They were phenomenal in every department and erased every stereotype of nursing homes.

When Barbara Johnson came to Wooldridge Place Nursing Center in Corpus Christi, Texas, on Jan. 27, 2016, the left side of her body and right side of her brain had been impacted by a stroke.


She couldn’t walk on her own or take care of herself, and her lack of awareness of her surroundings was risky for her.


Physical, occupational and speech therapists met with Johnson five days a week to help her recover her physical and mental abilities and go home.


Martha Ortegon, speech therapist, worked with Johnson on recovering her cognitive skills. Johnson had trouble reading, writing, doing mathematical calculations and problem solving. Knowing that Johnson was a younger patient, Ortegon helped her use her phone as an assistive device to set calendar reminders and alarms for medication. She also used a memory book to help Johnson recall events and processes.


Physical therapists worked with Johnson on relearning to walk, and one of the tools they used was the AlterG® Anti-Gravity Treadmill®. The AlterG looks like a regular treadmill with a bubble-like enclosure from the waist down, which the user zips up to create a reduced-gravity environment. The machine provided Johnson with an environment in which she could focus on her gait without worrying about falling.


PTs also did balance training with Johnson as she regained strength and range of motion.


Occupational therapists worked with Johnson on relearning her daily self-care tasks, like bathing, dressing and grooming. They taught her strategies to compensate for her remaining weakness.

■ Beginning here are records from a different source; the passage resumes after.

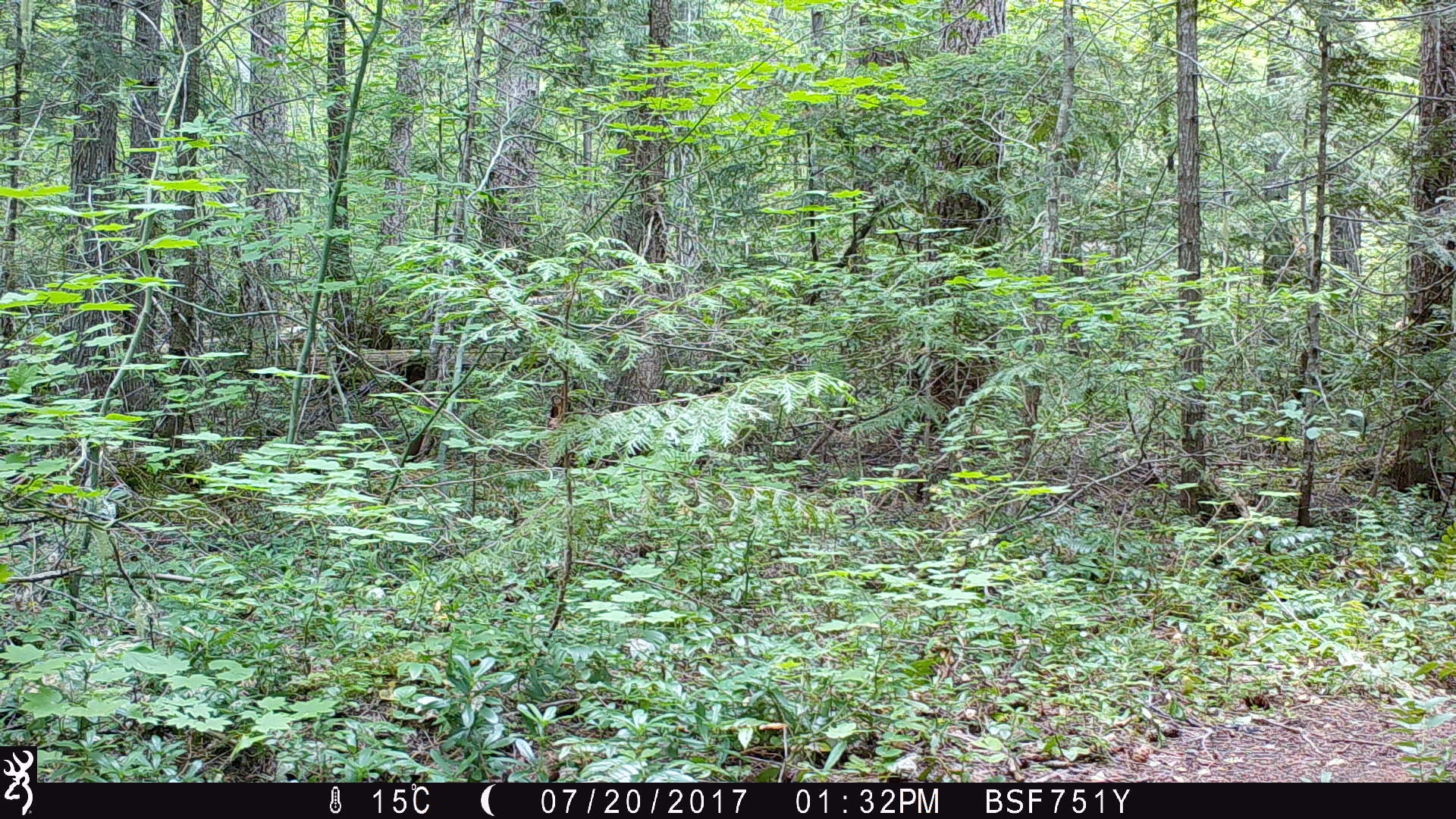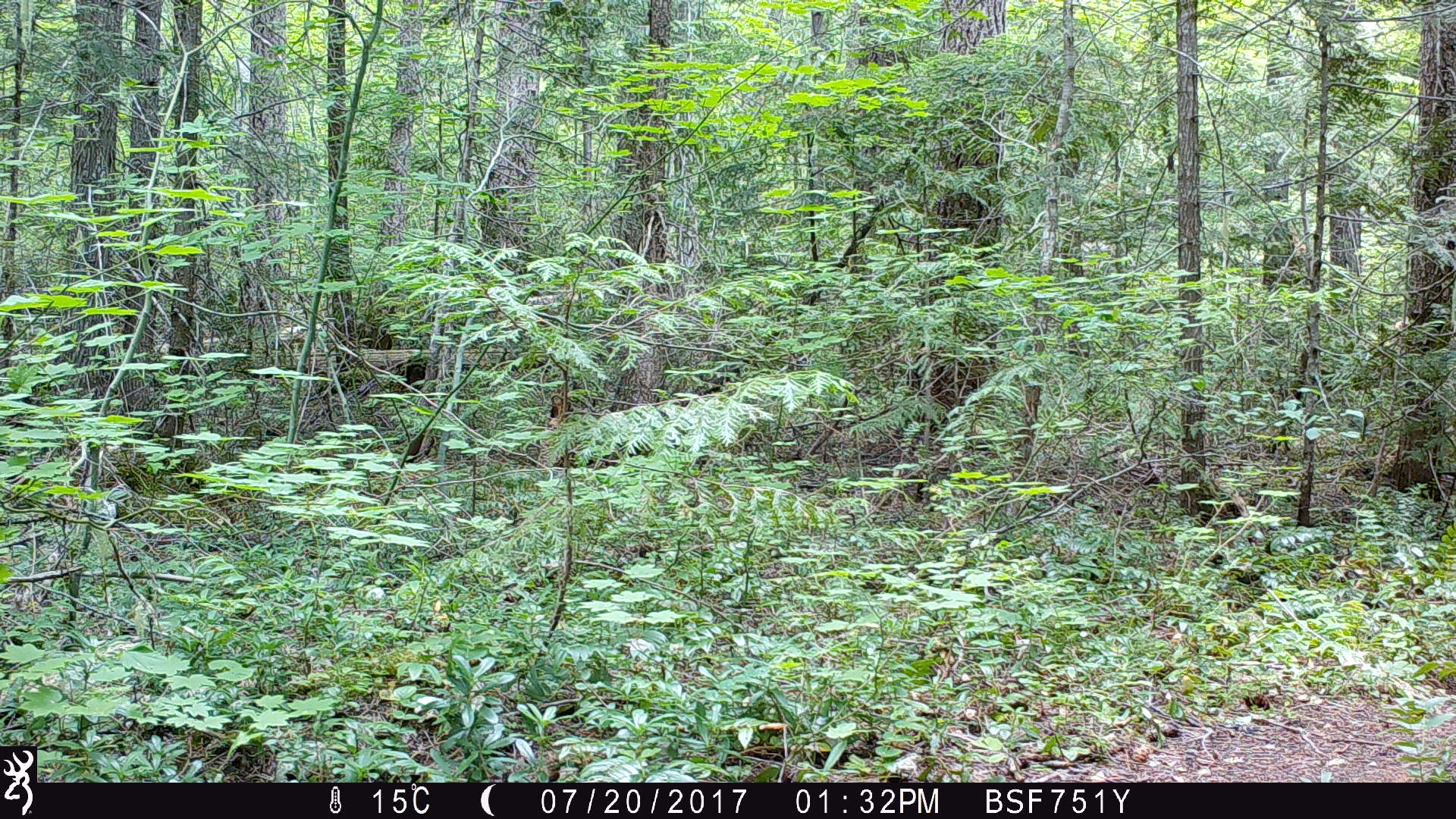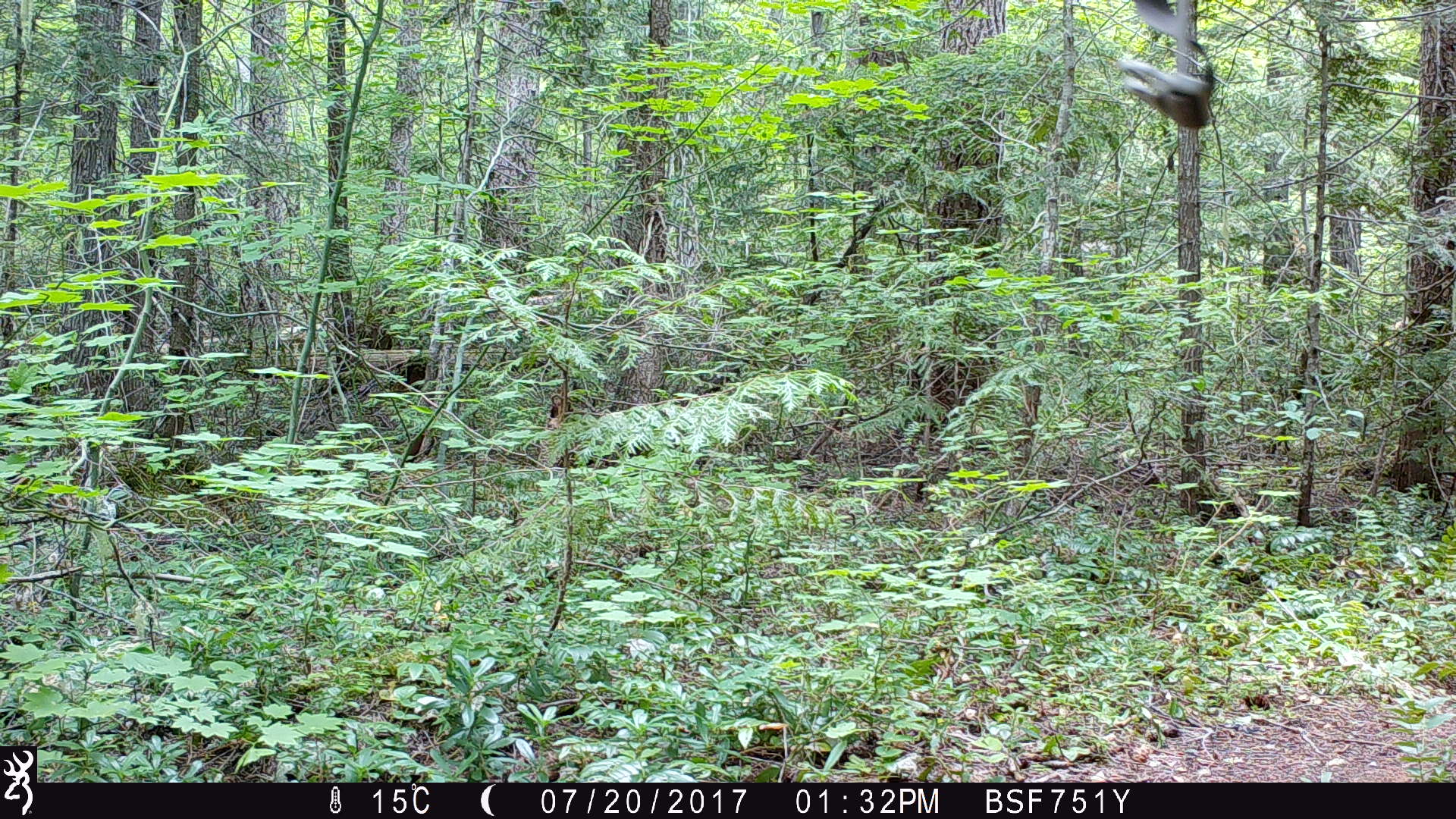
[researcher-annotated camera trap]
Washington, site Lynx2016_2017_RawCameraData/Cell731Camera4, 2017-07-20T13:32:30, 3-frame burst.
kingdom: Animalia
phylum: Chordata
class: Aves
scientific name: Aves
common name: birds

On Feb. 17, Johnson returned home, able to get around with a rolling walker and able to take care of her self-care tasks on her own. Her memory and cognitive skills were much improved, and she was able to return to work.


“They helped me regain my sense of independence,” Johnson said about her care team. “They were optimistic for the future. They were phenomenal in every department and erased every stereotype of nursing homes. The staff is genuine, and all my needs were met.”


Johnson has since returned as an outpatient and is working on regaining even more independence.